Faster than most tools: Basic Pitch requires minimal resources to run, so its output is almost instantaneous.
Mobile Friendly: Works on iphone and android devices.
Problems with Basic Pitch
Difficulty with delay effects: As you can imagine, the system has some trouble with effects like delay. Are they separate notes or a single note with an effect? To the trained ear it’s obvious, but not for Basic Pitch. It's going to record each delay articulation as its own note.
Limited vocabulary for percussion: The MIDI output from Basic Pitch is not advanced when it comes to percussion. We’ll let this go, since pitch values are easier to map that percussion sound libraries, but it does impact usability.
Struggles with dense arrangements: The more instruments you have in a mix, the harder it will be for Basic Pitch to pull them apart and represent them accurately. Instruments that share a similar timbre and pitch frequency may intrude on one another.
If you're a musician who wants to peer behind the curtain of a track and find out what chords they're using, now's your chance!
While Basic Pitch isn't flawless yet, it’s a step in the right direction. I personally find it exciting to see this kind of collaboration between departments happening at Spotify.
The Spotify Enhance Feature
Most premium Spotify accounts have access to a playlist building feature called enhance. Spotify can enhance a collection of tracks and generate personalized recommendations that expand on an existing theme of your choice. The best part is that you can use playlists of any size. So if there’s one song that’s really hitting the spot and you want to hear more like it, enhance lets you do it.
The example above showcases how a single track can be turned into its own playlist. When you hit the enhance button, all of the other tracks appear moments later. Prepare to be impressed by the quality of their suggestions. I am regularly surprised by new artists that I discover with this tool.
Enhance your own songs: If your music is published on Spotify, you can expand it and hear other artists similar to you.

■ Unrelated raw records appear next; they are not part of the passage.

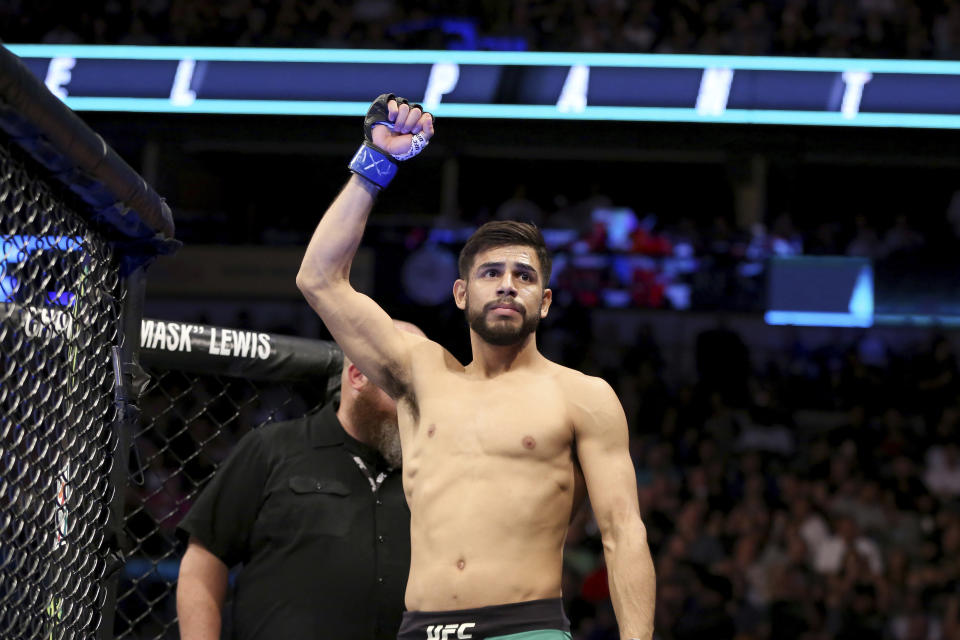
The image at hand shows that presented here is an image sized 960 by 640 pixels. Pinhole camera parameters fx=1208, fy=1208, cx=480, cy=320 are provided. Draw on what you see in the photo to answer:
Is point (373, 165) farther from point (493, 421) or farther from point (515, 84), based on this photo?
point (515, 84)

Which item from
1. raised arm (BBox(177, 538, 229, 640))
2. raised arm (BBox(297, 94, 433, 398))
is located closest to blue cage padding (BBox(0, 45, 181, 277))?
raised arm (BBox(297, 94, 433, 398))

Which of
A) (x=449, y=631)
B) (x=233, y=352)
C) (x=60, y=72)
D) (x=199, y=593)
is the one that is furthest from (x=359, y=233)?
(x=60, y=72)

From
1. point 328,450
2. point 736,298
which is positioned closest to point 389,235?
point 736,298

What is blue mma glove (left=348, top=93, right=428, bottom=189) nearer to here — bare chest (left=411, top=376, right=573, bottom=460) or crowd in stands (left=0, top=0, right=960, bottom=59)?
bare chest (left=411, top=376, right=573, bottom=460)

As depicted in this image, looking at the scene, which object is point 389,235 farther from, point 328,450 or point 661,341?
point 328,450

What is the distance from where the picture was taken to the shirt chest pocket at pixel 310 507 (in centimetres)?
274

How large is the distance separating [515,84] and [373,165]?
23.6 ft

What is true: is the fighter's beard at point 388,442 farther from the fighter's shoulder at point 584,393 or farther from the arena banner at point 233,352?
the fighter's shoulder at point 584,393

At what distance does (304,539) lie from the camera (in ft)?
8.96

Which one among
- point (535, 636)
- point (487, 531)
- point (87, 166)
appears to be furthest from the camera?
point (487, 531)

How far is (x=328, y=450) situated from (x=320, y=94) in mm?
7175

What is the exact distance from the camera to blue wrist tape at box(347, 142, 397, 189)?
244 cm

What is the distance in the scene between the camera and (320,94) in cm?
964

Even if your music is brand new and has never been added to other user playlists, you’ll still get accurate pairings thanks to Spotify's AI audio feature detection.
Publishing tip: Finished your music but don’t know how to get it online? Check out digital distribution services like Distrokid or CD Baby. These are two great entry points for starting your career in the music business.

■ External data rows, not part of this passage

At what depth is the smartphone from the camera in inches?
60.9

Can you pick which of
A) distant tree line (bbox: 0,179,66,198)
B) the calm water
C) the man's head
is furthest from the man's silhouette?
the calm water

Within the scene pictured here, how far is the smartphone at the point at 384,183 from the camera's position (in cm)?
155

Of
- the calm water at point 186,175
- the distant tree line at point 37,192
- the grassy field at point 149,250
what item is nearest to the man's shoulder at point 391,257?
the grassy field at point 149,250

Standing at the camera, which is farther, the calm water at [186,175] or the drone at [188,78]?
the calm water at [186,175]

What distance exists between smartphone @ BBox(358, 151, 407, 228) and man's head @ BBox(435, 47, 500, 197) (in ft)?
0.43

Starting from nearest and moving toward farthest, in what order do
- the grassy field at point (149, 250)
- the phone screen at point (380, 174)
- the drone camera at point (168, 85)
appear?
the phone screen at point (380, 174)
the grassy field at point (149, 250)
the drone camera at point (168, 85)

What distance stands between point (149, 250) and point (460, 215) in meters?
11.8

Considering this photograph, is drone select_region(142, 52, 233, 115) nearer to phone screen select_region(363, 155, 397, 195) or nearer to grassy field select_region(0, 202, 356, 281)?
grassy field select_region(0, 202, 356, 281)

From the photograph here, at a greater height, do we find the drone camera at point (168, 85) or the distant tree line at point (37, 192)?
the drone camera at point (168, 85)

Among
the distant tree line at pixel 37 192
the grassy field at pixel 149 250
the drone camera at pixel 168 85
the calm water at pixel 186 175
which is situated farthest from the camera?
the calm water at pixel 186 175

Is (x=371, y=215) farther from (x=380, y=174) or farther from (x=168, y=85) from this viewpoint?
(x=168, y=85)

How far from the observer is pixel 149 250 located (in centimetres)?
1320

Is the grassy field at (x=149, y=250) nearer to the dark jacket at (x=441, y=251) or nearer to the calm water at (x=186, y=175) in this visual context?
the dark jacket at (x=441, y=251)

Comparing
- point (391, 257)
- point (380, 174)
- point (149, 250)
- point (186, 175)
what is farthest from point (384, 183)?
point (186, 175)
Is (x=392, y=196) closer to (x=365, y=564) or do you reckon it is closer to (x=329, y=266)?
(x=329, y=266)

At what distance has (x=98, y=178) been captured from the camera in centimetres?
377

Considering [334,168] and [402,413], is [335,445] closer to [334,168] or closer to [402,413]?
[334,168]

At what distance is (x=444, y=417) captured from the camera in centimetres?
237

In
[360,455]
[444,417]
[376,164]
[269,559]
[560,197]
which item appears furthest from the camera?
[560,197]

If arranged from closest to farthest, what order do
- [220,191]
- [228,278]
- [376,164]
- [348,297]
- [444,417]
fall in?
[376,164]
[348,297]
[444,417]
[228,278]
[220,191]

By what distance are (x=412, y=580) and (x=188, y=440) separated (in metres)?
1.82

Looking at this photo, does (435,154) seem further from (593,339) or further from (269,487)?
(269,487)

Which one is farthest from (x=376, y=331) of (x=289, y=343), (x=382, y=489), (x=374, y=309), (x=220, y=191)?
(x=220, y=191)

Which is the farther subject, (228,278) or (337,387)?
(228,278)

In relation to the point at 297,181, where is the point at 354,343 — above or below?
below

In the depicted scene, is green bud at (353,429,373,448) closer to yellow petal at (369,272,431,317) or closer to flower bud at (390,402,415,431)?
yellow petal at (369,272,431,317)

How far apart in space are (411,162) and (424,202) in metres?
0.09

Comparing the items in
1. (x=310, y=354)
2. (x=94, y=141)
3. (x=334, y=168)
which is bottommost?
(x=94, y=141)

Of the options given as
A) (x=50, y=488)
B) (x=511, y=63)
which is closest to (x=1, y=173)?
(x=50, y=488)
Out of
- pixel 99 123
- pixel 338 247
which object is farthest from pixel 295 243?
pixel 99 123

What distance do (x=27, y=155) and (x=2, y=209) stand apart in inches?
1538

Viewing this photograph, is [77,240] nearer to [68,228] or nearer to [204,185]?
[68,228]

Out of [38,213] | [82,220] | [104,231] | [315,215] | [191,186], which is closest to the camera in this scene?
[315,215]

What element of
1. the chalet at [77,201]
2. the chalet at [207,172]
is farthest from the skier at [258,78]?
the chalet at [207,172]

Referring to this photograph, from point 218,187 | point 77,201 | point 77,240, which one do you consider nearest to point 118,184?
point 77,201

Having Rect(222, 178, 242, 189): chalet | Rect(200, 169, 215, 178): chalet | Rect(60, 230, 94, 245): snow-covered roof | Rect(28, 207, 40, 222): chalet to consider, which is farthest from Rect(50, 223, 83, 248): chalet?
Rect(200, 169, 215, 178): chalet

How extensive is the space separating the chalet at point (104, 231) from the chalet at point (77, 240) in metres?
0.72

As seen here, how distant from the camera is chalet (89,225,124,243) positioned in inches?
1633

There are two major components at play in Spotify's music recommendation engine; content-based and collaborative filtering.
Content-based filters evaluate a track on twelve audio features; acousticness, liveness, speechiness, instrumentalness, energy, loudness, danceability, valence, duration, tempo, key, and mode.
Collaborative filters take a look at Spotify’s user-generated assets (like playlists) to find songs with a similar audience.
Together, these filter sets allow the Spotify AI to make predictions about what you might want to hear next. The illustrations below come from a piece written by Ashrith Shetty, titled What Makes a Song Likeable?
The changing slides of the animations depict six Spotify audio features across a hundred individual Spotify tracks.
The Dark Side of Spotify and AI Music
If you've heard complaints about Spotify creators not being paid fair royalties, you might find this documentary interesting. It covers Spotify's revenue sharing model and how bad actors set up phone farms to exploit the system.
The dark side of Spotify could be summarized as a scenario where the platform strips artists of fair and meaningful compensation for their work.
As a company that leveraged the culture of digital piracy in its early days, it's yet to be see whether they'll make similar moves to train a generative model on their audio collection, the way Suno, Riffusion and Udio have.
The company already blew the whistle on AI music spam in 2023, after detecting signs of streaming fraud coming from bad actors the generative audio platform Boomy. It's unclear whether they'd have the same objections if the AI music was being created in house.
We'll be watching this space closely and will continue to update this page as the situation develops.